Work task 1 >> Retype the passage on Extended Stay America's hotel sales from "On Wednesday, Extended" up to and including "in the future.".
Work task 2 >> In the passage on Extended Stay America's hotel sales, how many hotels did Provident Realty Advisors acquire in Oklahoma?

Passage provided >>
=-=-=

Updated at 8:45 a.m. Eastern Daylight Time, 2 November 2018 with the locations of the properties acquired by Lodging Advisory Group and Provident Realty Advisors.
CHARLOTTE, North Carolina—Extended Stay America continues to realign its company to put more focus on its franchising business by unloading real estate.
On Wednesday, Extended Stay America announced it had closed on two portfolio sales during the third quarter, selling a total of 32 hotels, in deals with Lodging Advisory Group and Provident Realty Advisors. ESA sold 16 hotels in each transaction, and both deals include franchise agreements for the hotels sold as well as commitments from each buyer to build or convert five additional ESA hotels in the future.
In its purchase, Lodging Advisory Group acquired six properties in Kansas, four in Missouri, three in New Mexico, two in Arizona and one in Nebraska. Provident Realty Advisors acquired 11 hotels in Texas and five in Oklahoma.

=-=-=

(Page-level text extractions)
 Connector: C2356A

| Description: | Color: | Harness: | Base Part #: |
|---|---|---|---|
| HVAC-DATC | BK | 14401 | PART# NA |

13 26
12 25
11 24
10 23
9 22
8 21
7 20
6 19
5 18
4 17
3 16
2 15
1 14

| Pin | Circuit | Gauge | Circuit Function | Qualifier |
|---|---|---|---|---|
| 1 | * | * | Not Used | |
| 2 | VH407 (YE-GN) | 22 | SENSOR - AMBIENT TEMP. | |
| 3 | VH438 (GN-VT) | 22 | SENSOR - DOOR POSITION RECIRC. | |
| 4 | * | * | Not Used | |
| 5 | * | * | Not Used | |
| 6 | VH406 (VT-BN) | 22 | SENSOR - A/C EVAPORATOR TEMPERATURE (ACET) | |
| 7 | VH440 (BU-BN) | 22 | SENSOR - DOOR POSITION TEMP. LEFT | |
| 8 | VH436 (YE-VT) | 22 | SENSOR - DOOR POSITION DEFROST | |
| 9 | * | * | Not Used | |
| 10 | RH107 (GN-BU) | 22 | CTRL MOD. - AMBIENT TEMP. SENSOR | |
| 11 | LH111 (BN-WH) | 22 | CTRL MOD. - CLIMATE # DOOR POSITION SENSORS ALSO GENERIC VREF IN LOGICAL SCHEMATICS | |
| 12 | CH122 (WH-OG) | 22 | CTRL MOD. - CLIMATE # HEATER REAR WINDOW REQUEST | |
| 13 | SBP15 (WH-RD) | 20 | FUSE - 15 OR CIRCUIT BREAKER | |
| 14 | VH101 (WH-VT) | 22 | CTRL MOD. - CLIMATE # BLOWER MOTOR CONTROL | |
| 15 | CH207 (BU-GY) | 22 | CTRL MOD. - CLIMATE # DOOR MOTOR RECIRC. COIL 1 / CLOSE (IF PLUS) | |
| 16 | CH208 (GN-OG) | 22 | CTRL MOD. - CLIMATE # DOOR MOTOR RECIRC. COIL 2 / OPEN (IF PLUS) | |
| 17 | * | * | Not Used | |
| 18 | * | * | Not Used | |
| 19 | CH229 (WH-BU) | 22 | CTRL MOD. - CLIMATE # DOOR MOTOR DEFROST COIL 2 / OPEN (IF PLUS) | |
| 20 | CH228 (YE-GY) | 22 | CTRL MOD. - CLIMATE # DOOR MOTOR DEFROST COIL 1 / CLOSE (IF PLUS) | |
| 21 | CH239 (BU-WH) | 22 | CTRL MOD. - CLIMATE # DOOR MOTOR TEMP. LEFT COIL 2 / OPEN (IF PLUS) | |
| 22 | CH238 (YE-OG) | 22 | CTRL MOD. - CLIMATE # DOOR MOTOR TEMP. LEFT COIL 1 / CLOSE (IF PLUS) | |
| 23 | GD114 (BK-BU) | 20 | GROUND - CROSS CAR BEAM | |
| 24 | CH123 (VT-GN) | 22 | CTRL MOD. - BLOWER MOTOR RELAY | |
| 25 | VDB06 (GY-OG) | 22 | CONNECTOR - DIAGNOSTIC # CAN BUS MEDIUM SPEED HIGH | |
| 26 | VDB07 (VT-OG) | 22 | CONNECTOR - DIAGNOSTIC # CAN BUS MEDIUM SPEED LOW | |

=-=-=

Response 1 >>
On Wednesday, Extended Stay America announced it had closed on two portfolio sales during the third quarter, selling a total of 32 hotels, in deals with Lodging Advisory Group and Provident Realty Advisors. ESA sold 16 hotels in each transaction, and both deals include franchise agreements for the hotels sold as well as commitments from each buyer to build or convert five additional ESA hotels in the future.

Response 2 >> Five.